EXERCISE: Please copy word for word the passage of the text below that begins with "I was really" and ends with "ache again. Ughhhhh....!!".

SOURCE DOCUMENT:

::::::

It can hardly qualify as a shopping spree, eh? Anyway, it was quite a nice trip, but from financial point of view it was terrible as I didn't have the guts to walk into any bookstores after the 2nd day coz it'll be too heartbreaking for me. So many books, so little money.

*sigh*

vertigo: it's baaaaack

I was really sick yesterday, the same usual headache cum vertigo. It started sometime during my lunch, when I couldn't see the side and below side of my left eye. I was so panicked, and then my temple began to hurt like hell. It's like a hot iron had just been stamped there. I just couldn't stand it anymore, and I managed to drive home safely. It's really troubling, and some of my colleagues suggest me to check it to the doctor or take a CT Scan or MRI. They said that there might be something wrong if the pain kept coming back. I don't know, we'll just see. I'm just too chicken to go and check. What if something IS really wrong? And now, my head starts to ache again. Ughhhhh....!!

Last Tuesday, I got to watch The Aviator, and I must say that it's easily the best movie in 2005 so far. I enjoyed it a lot, more than I enjoyed Gangs of New York. While watching Howard Hughes drowned in his madness, I couldn't help but realizing that some parts of me were just exactly like him. For example, there were times when I would repeatedly say or hum something until I was satisfied with how it sounded. I guess I'm still lucky that my things don't get worse like him. But if what was portrayed in the movie true, then Mr. Hughes deserved a place in mankind history as someone who always thought ways ahead to the future. His determination and passion to be perfect in everything he did can be useful for inspiration if we need one.

requiem for qb

Happy Chinese/Lunar New Year, folks! (if you're celebrating it, by the way)

::::::

Entries in the collection

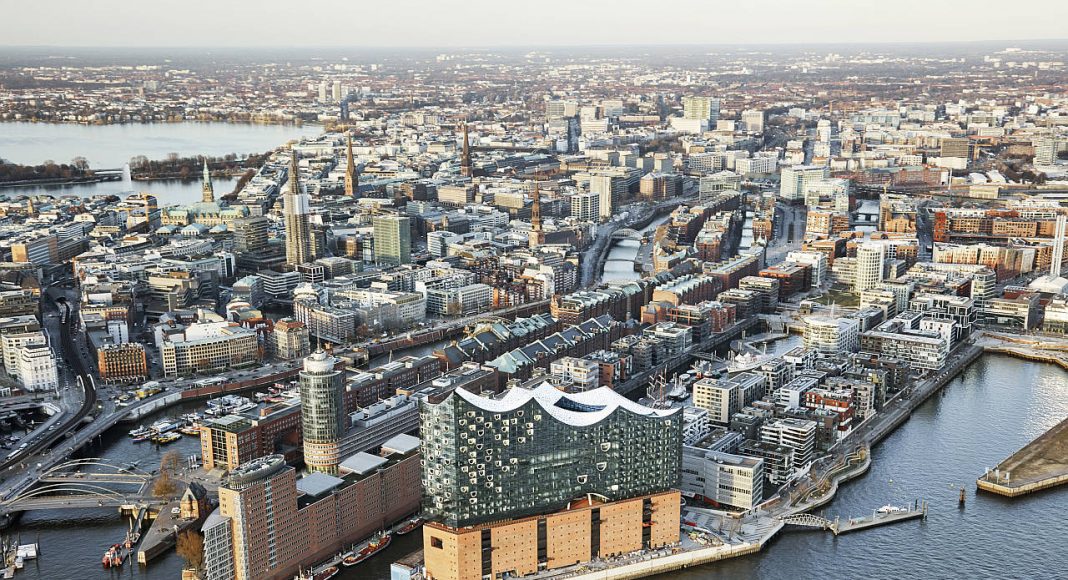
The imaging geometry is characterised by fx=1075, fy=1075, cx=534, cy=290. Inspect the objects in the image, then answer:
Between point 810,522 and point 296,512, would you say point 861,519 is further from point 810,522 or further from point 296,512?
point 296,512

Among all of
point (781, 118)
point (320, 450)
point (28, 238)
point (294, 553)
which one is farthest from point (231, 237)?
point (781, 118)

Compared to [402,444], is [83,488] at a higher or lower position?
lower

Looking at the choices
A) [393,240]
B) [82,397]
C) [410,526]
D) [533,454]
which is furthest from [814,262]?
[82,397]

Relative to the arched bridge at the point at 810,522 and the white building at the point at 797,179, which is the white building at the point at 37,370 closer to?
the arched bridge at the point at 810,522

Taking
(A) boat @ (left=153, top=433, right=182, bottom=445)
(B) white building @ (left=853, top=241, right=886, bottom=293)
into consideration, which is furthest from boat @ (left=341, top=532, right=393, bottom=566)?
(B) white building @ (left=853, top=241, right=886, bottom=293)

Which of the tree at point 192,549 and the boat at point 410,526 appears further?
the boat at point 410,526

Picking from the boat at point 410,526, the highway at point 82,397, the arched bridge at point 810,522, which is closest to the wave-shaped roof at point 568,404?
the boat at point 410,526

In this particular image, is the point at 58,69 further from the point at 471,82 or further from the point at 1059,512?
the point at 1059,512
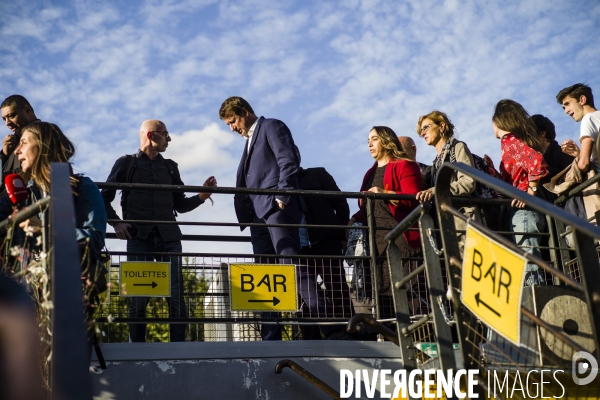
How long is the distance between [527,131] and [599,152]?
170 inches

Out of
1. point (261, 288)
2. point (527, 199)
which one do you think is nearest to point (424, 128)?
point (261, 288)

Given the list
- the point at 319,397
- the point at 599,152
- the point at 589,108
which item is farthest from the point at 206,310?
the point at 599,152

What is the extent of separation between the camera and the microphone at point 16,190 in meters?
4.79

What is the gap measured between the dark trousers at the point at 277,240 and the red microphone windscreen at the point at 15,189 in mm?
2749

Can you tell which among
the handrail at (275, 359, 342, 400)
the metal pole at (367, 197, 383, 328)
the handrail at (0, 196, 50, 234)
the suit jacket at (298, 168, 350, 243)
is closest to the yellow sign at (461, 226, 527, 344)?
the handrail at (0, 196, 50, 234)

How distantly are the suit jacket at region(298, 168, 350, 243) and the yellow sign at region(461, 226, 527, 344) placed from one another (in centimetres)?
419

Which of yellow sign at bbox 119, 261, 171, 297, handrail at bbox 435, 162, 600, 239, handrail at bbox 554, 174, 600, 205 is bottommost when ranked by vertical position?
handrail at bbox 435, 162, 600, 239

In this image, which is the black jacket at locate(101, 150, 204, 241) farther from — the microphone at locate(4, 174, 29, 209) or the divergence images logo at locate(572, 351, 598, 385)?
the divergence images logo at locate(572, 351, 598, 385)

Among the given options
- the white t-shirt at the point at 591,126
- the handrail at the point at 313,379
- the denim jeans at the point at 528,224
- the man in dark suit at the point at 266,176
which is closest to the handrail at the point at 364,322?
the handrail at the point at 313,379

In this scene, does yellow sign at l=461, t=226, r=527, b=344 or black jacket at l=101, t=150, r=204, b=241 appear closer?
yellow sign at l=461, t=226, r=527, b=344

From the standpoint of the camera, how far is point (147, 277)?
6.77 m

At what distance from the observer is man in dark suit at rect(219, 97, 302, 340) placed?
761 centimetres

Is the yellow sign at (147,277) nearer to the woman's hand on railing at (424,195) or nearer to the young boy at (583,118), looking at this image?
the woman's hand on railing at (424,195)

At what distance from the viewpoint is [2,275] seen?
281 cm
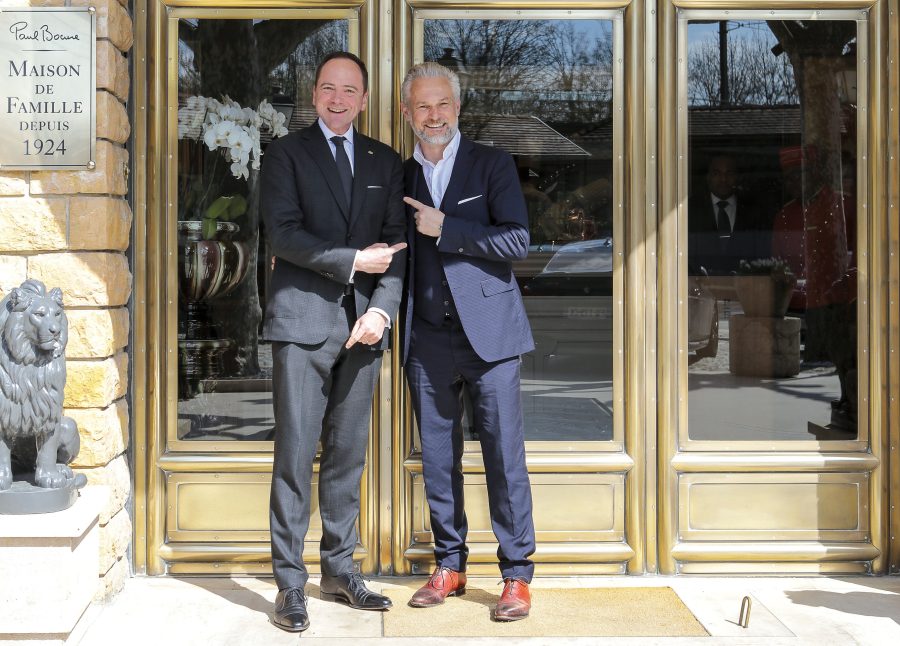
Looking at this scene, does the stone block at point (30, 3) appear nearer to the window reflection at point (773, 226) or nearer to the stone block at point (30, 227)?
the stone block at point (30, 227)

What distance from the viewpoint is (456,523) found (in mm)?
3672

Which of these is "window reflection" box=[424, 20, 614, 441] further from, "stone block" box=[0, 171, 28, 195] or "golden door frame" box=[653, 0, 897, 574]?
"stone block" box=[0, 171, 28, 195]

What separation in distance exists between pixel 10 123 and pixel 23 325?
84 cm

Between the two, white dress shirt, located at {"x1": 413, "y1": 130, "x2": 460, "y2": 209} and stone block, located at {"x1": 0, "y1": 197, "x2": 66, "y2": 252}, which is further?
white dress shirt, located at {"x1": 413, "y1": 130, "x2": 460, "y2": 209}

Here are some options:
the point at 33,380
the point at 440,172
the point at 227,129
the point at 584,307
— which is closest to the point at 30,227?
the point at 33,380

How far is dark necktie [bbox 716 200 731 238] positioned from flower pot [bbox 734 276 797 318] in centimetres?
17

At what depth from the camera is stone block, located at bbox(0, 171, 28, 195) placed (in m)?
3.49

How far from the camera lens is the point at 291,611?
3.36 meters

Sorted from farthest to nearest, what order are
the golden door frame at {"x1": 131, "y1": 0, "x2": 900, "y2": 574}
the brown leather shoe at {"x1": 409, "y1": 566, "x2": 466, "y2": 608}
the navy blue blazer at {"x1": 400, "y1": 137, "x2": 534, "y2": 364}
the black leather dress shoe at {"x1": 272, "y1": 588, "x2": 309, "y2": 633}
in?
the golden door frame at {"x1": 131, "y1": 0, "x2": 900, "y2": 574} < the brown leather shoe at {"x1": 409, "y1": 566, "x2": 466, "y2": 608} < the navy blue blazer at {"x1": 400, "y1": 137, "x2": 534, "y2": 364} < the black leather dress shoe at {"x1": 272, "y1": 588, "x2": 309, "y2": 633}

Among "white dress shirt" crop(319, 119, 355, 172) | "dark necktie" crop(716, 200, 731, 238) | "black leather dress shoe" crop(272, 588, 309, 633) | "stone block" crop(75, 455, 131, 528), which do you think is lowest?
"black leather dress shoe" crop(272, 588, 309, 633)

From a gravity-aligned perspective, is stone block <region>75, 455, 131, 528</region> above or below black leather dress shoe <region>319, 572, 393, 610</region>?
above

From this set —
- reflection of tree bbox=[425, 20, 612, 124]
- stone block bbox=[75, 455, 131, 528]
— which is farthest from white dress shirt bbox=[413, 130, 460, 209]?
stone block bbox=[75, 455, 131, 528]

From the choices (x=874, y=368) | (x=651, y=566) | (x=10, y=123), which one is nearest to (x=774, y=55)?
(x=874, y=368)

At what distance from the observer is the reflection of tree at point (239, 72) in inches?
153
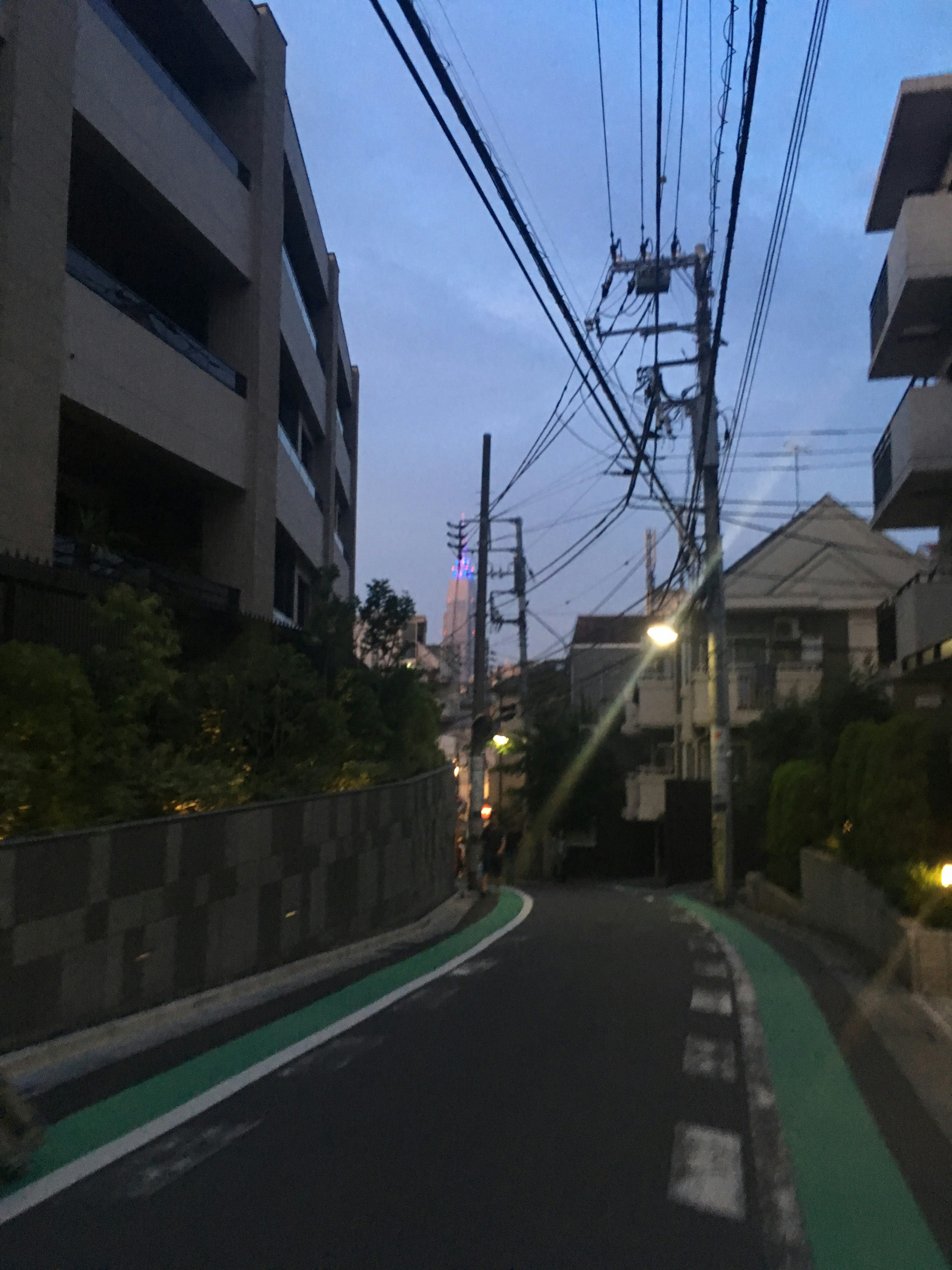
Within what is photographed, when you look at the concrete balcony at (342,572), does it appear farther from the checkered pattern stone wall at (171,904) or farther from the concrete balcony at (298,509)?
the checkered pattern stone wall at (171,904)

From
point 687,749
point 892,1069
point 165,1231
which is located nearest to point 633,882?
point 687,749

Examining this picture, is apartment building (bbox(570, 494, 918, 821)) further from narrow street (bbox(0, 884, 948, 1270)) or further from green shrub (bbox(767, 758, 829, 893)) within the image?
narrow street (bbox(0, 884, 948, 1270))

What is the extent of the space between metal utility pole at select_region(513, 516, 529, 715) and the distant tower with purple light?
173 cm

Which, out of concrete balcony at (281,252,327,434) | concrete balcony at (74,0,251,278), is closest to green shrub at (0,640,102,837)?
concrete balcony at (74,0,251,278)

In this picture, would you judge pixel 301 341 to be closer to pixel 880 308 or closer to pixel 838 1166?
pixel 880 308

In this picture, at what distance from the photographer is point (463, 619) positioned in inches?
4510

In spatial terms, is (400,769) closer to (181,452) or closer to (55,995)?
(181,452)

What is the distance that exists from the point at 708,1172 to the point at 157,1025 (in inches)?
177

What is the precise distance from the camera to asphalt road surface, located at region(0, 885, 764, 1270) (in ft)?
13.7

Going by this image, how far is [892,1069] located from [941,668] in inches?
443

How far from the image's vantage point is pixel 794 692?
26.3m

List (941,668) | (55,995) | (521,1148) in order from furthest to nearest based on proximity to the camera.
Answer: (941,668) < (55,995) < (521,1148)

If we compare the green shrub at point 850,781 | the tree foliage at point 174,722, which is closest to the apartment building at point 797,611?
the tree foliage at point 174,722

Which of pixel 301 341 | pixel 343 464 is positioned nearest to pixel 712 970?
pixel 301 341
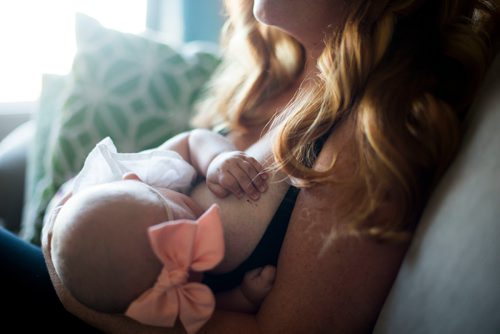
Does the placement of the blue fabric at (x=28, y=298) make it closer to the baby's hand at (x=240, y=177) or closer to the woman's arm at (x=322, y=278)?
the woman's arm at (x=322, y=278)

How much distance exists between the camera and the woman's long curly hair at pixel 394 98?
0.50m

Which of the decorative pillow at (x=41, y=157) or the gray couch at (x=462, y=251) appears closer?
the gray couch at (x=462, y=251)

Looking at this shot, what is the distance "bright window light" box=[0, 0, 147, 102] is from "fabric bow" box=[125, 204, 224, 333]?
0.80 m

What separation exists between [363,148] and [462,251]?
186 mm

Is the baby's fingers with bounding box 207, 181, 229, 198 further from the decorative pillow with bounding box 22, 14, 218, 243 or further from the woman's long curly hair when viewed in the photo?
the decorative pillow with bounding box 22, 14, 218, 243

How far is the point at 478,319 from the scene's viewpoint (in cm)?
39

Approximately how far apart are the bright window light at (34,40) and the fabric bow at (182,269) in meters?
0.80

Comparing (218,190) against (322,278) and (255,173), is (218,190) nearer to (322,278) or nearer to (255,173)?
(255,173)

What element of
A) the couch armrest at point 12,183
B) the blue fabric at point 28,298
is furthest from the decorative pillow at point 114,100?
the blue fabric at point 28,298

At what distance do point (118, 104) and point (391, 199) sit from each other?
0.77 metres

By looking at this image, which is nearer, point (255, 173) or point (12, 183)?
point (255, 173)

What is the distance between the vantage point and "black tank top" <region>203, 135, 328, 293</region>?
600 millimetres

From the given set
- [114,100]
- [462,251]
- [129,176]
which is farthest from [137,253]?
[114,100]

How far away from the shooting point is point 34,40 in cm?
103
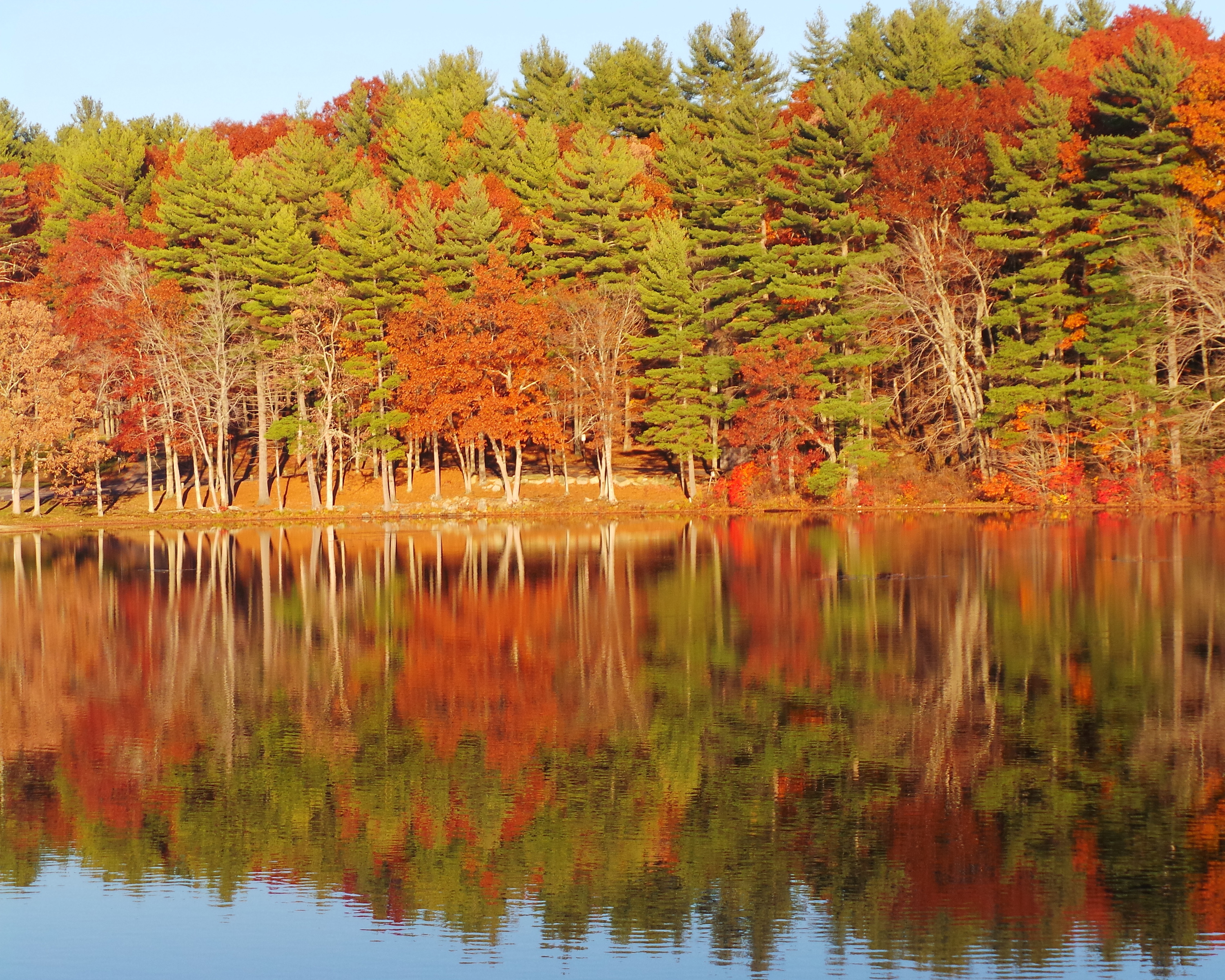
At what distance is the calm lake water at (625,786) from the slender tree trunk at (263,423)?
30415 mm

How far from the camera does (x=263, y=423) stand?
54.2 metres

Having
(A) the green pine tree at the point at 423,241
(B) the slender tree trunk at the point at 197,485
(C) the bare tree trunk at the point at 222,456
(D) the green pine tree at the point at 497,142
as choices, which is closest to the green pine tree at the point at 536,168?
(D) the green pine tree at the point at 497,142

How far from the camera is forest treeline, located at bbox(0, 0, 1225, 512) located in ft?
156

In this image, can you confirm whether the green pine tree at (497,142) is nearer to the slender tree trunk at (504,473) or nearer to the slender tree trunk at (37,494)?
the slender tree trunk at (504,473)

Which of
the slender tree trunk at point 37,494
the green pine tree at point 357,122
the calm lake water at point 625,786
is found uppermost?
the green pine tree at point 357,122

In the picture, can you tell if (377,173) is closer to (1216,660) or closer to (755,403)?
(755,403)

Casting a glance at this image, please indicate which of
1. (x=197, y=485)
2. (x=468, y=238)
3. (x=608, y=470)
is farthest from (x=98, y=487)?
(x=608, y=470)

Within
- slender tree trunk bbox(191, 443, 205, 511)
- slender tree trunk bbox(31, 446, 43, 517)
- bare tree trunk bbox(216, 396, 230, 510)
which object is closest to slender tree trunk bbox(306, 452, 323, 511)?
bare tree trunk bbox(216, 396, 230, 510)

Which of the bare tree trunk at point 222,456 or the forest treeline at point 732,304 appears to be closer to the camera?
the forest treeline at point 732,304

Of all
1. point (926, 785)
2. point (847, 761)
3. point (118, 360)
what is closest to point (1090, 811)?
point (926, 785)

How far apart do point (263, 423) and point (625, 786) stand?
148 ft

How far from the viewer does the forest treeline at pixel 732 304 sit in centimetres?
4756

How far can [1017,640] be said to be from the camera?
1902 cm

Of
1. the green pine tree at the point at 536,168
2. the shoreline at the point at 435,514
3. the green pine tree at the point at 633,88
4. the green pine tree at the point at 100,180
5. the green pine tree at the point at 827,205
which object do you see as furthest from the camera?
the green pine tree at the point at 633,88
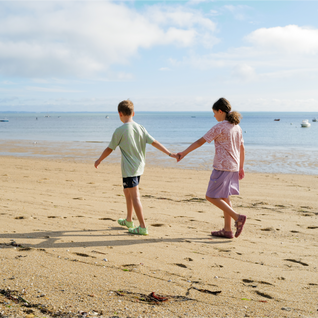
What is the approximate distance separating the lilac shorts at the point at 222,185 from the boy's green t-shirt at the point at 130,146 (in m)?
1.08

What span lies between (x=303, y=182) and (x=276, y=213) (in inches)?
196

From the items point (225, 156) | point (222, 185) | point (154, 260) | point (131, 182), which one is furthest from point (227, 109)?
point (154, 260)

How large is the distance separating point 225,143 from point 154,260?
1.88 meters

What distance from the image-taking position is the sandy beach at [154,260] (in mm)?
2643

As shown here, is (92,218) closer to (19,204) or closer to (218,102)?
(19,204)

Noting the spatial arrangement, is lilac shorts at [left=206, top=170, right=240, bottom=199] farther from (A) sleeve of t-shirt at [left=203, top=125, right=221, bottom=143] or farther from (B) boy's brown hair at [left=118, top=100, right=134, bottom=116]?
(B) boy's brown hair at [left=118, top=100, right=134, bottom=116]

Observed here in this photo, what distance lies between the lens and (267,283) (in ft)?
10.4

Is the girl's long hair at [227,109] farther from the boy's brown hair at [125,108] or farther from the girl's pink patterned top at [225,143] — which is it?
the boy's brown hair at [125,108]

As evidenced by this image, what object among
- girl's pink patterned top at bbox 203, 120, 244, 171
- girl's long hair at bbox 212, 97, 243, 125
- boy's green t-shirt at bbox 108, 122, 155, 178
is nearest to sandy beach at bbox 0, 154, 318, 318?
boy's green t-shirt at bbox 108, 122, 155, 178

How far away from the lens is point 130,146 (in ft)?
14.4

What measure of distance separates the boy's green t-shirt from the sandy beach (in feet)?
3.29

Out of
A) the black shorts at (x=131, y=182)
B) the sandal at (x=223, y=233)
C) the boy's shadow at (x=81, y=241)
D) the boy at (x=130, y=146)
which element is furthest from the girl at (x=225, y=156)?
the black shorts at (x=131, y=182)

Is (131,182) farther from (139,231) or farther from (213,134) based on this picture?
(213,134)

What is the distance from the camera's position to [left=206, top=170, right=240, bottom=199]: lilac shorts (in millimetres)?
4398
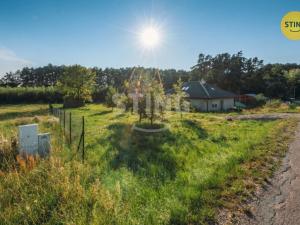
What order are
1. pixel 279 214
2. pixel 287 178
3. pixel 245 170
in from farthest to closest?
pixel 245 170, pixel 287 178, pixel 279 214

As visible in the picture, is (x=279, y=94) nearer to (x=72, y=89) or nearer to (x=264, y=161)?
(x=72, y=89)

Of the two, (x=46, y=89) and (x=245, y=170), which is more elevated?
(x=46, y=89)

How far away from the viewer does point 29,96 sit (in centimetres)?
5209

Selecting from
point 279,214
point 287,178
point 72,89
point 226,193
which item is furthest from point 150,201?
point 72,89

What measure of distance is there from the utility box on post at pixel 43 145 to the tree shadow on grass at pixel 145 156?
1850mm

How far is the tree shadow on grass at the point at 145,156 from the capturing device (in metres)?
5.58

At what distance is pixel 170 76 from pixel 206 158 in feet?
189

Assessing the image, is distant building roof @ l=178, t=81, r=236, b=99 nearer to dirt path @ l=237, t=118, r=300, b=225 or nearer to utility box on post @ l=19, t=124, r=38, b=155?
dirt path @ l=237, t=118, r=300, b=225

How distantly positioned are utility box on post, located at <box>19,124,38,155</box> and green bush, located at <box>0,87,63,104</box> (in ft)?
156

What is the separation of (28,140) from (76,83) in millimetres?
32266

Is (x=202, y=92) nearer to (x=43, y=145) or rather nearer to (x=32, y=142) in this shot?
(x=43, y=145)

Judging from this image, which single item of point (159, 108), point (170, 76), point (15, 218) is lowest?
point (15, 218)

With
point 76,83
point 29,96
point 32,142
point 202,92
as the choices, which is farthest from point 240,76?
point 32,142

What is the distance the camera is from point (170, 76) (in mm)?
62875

::::::

RESPONSE TO THE TASK:
I was really sick yesterday, the same usual headache cum vertigo. It started sometime during my lunch, when I couldn't see the side and below side of my left eye. I was so panicked, and then my temple began to hurt like hell. It's like a hot iron had just been stamped there. I just couldn't stand it anymore, and I managed to drive home safely. It's really troubling, and some of my colleagues suggest me to check it to the doctor or take a CT Scan or MRI. They said that there might be something wrong if the pain kept coming back. I don't know, we'll just see. I'm just too chicken to go and check. What if something IS really wrong? And now, my head starts to ache again. Ughhhhh....!!